Quinley stared at him with burning intensity, waiting for him to finally speak Susan's name, to explain the history that stood between them like an unscalable wall.
"No." The single word fell like a stone.
Disappointment sliced through her chest, clean and brutal. She knocked sharply on the partition. "Mr. Murphy, pull over. Now."
Lucas glanced at Zachary through the rearview mirror, caught between conflicting loyalties. At a red light, Quinley yanked desperately at the door handle.
"Let her out."
The locks disengaged with a soft click. Quinley burst from the car like she was escaping a cage, slamming the door with enough force to rattle the windows.
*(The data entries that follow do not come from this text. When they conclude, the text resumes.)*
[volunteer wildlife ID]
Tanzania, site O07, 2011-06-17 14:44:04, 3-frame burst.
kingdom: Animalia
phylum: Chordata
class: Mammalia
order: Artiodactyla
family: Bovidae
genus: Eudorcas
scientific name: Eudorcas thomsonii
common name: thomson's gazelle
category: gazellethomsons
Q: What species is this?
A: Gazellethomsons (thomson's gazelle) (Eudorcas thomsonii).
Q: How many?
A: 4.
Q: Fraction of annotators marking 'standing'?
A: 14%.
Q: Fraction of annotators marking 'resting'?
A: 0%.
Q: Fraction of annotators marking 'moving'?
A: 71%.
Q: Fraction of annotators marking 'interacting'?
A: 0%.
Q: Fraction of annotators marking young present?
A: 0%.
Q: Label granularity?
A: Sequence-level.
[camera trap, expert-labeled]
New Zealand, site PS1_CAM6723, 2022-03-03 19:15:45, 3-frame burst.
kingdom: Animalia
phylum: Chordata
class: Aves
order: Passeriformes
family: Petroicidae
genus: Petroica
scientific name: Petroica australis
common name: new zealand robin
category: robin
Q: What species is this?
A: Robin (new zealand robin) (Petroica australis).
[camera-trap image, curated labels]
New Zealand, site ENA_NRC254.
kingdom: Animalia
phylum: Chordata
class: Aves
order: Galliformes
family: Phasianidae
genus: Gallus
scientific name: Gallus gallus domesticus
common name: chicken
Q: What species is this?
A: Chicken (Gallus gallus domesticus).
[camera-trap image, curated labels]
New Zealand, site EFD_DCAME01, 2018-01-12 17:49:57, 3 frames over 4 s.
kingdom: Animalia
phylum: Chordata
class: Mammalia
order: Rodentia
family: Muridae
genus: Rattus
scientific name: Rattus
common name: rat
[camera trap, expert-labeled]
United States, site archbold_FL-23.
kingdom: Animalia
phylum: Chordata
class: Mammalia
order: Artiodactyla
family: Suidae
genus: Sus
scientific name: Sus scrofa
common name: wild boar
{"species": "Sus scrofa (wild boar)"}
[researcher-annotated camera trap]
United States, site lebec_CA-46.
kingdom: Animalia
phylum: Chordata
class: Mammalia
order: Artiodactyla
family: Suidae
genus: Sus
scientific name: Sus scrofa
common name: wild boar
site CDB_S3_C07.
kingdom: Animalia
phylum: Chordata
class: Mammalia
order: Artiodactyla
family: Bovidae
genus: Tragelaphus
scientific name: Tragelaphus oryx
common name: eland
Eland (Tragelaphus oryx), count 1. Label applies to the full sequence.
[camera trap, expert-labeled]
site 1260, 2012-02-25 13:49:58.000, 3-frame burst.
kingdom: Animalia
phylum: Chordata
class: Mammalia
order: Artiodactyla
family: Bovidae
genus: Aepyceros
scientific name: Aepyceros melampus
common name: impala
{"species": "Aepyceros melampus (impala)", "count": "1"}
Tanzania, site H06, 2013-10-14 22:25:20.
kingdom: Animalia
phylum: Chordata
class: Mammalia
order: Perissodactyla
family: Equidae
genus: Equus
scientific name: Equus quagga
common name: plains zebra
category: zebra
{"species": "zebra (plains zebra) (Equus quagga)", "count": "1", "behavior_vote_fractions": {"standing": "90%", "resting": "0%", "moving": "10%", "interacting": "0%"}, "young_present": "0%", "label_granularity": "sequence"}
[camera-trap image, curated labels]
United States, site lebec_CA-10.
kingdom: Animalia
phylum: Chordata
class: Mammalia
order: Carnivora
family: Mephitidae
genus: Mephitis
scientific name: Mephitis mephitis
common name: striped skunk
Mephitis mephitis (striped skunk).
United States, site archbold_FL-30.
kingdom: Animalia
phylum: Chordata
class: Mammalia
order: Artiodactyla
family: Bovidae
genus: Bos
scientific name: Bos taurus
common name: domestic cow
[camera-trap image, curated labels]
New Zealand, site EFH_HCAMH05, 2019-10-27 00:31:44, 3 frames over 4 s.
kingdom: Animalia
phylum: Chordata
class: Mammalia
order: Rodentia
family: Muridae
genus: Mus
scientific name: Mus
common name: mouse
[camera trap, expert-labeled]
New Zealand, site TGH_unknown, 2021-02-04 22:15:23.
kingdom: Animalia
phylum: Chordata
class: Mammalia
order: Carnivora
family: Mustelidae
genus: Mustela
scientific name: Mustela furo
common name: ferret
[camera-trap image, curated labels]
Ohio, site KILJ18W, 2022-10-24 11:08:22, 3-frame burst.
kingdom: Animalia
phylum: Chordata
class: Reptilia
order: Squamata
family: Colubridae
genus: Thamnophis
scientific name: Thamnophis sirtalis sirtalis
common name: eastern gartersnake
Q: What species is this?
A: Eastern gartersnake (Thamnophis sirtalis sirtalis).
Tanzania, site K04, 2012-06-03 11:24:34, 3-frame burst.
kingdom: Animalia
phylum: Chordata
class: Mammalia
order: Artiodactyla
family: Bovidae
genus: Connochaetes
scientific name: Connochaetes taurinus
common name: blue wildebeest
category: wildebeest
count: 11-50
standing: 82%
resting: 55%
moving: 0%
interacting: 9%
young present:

Lucas watched her storm away. "Mr. Jennings, should we follow—"
"No." Zachary's voice was granite. The light turned green, and the Maybach disappeared into the night, leaving Quinley alone on the sidewalk.
The city pulsed with evening energy around her. Near her apartment complex, the food street teemed with crowds, vendors calling out over sizzling grills and bubbling pots. She was starving but had no appetite, her stomach knotted with frustration and hurt.
Too much had gone wrong today. Her heart felt like a stone in her chest as she pushed through the crowds, desperate to reach the quiet of her apartment.
But just as she neared the end of the food street, a familiar silhouette caught her eye and stopped her cold.